## Source data:
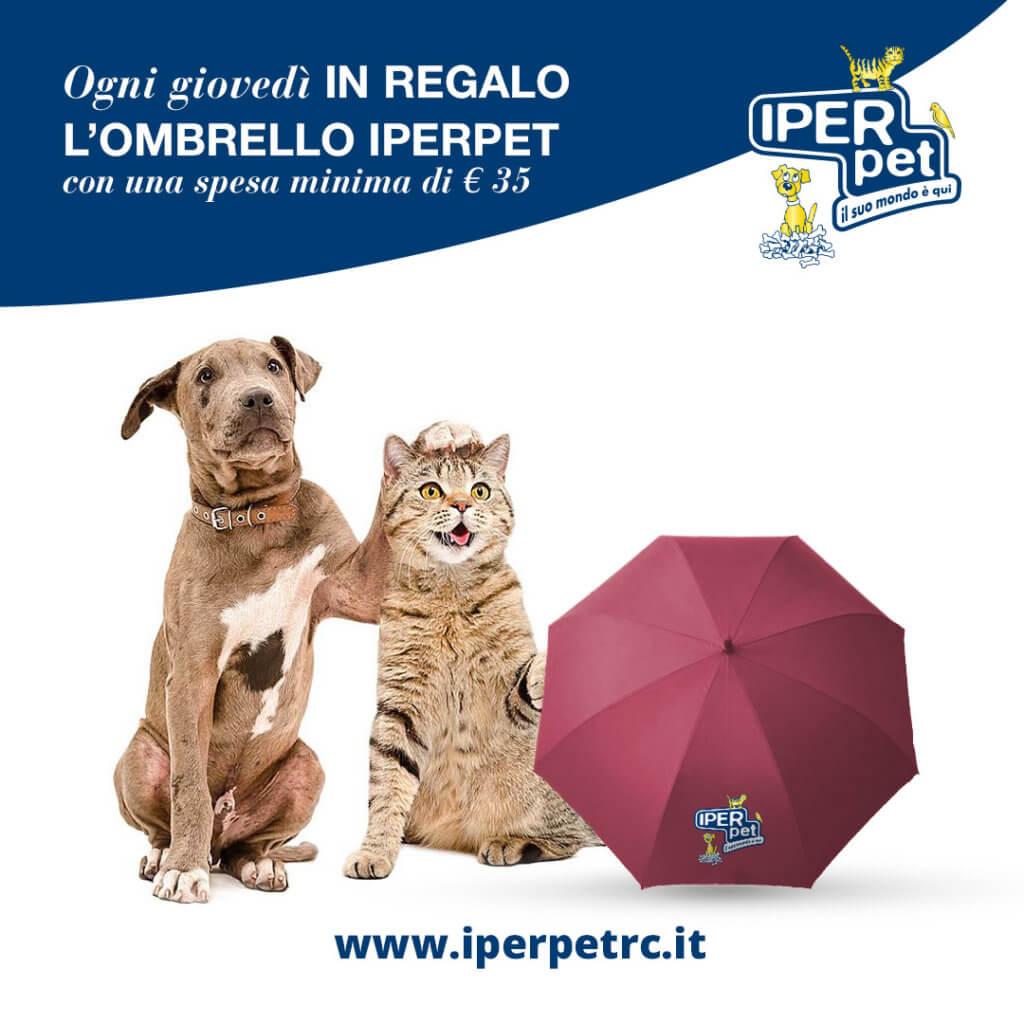 ogni giovedì in regalo l'ombrello iper pet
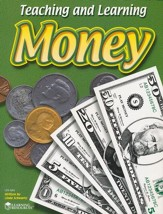 Teaching and Learning Money Activity Book
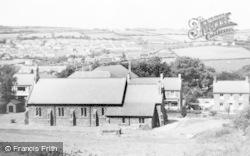 St John's Church c.1960, Pontyberem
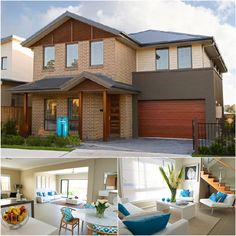 Be inspired to build this #HouseDesign with full of practical and stylish features from @WincrestHomes. Take a tour at #Kellyville!  #Inspiration #Motivation #InteriorDesign #ModernDesign #House #Houses #YourHome #homeiswheretheheartis #noplacelikehome #property  #lovewhereyoulive #homeideas #homestyle #create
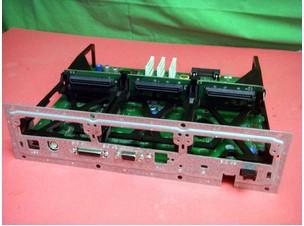 90%new Formatter board mother board for hp LaserJet 9500MFP Q5915-60003 Q5915-67901 Q5915-69001 Q7509-67901 Q7509-69001 <br><br>Aliexpress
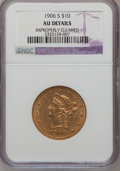Liberty Eagles, 1906-S $10 --Improperly Cleaned--NGC Details. AU. NGC Census:(16/497). PCGS Population (10/324). Mintage: 457,000. Numismed...
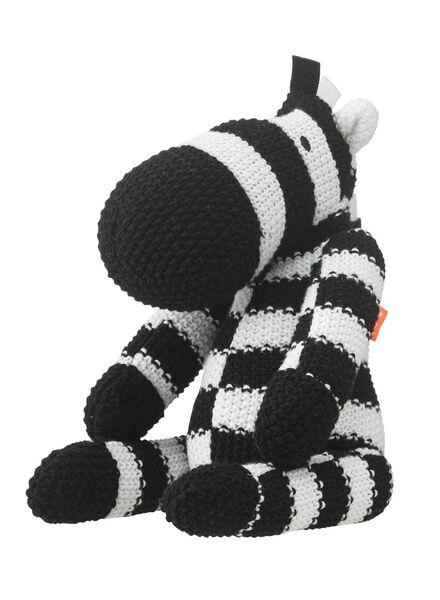 Kuscheltier Zebra - 33583816 - HEMA
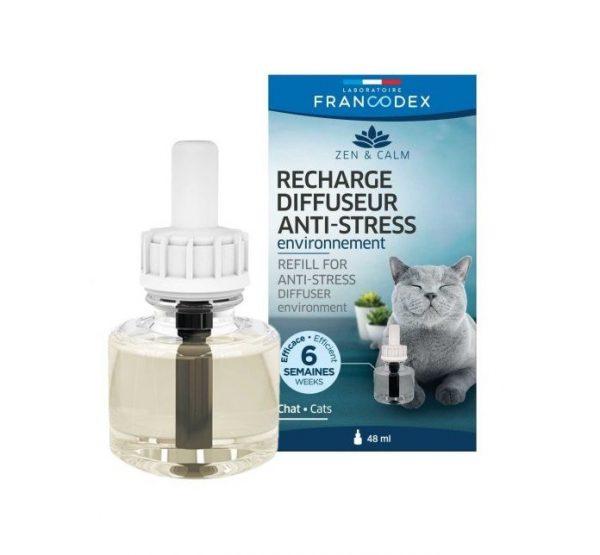 Francodex wkład do dyfuzora przeciwstresowego dla kota 48ml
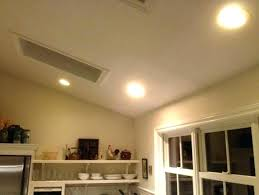 lighting for cathedral ceiling. Sloped Ceiling Lighting Adapter Medium Size Of Solutions Recessed . For Cathedral S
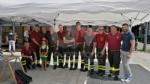 BORGARO - Bambini «pompieri per un giorno» grazie a «Pompieropoli» - immagine 1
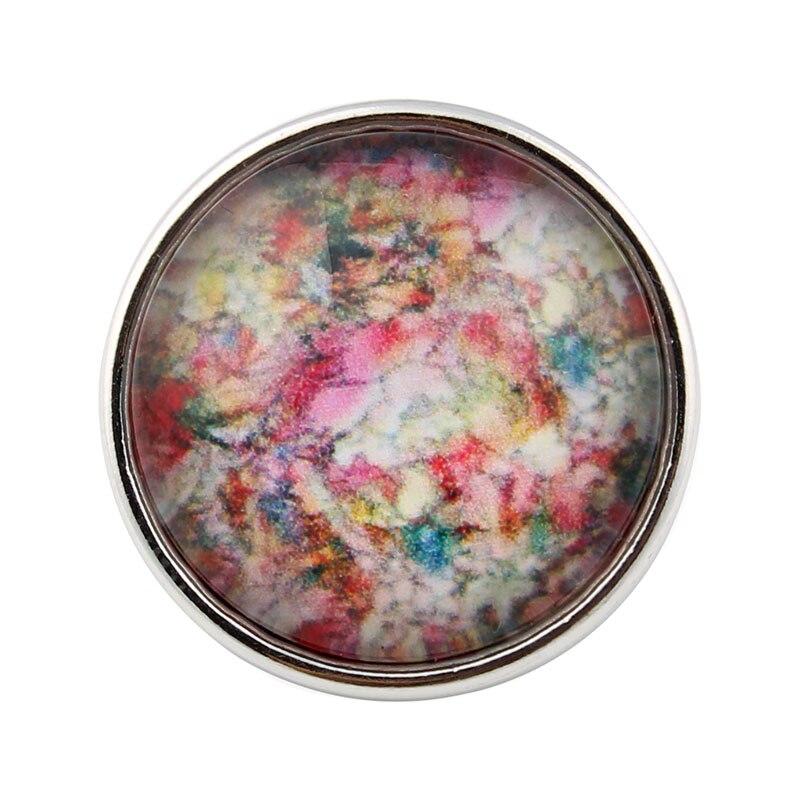 10pcs/lot Flower Snap Buttons Jewelrys 18mm Print Photo Glass Cabochon Fit DIY Bracelets&Bangles Jewelry ZB700H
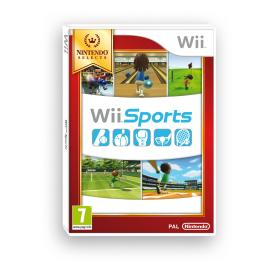 WII NINTENDO SELECTS WII SPORTS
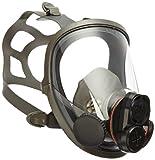 3M Full Facepiece Reusable Respirator 6800DIN, Respiratory Protection, Medium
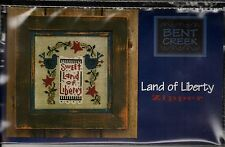 """Land of Liberty"" Zipper Kit by Bent Creek"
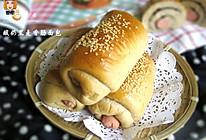 酸奶黑麦香肠面包的做法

## BRIEF:
Could you output all of the records exactly, without their pictures?

## ANSWER BOX:
 ogni giovedì in regalo l'ombrello iper pet
 Teaching and Learning Money Activity Book
 St John's Church c.1960, Pontyberem
 Be inspired to build this #HouseDesign with full of practical and stylish features from @WincrestHomes. Take a tour at #Kellyville!  #Inspiration #Motivation #InteriorDesign #ModernDesign #House #Houses #YourHome #homeiswheretheheartis #noplacelikehome #property  #lovewhereyoulive #homeideas #homestyle #create
 90%new Formatter board mother board for hp LaserJet 9500MFP Q5915-60003 Q5915-67901 Q5915-69001 Q7509-67901 Q7509-69001 <br><br>Aliexpress
Liberty Eagles, 1906-S $10 --Improperly Cleaned--NGC Details. AU. NGC Census:(16/497). PCGS Population (10/324). Mintage: 457,000. Numismed...
 Kuscheltier Zebra - 33583816 - HEMA
 Francodex wkład do dyfuzora przeciwstresowego dla kota 48ml
 lighting for cathedral ceiling. Sloped Ceiling Lighting Adapter Medium Size Of Solutions Recessed . For Cathedral S
 BORGARO - Bambini «pompieri per un giorno» grazie a «Pompieropoli» - immagine 1
 10pcs/lot Flower Snap Buttons Jewelrys 18mm Print Photo Glass Cabochon Fit DIY Bracelets&Bangles Jewelry ZB700H
 WII NINTENDO SELECTS WII SPORTS
 3M Full Facepiece Reusable Respirator 6800DIN, Respiratory Protection, Medium
 """Land of Liberty"" Zipper Kit by Bent Creek"
 酸奶黑麦香肠面包的做法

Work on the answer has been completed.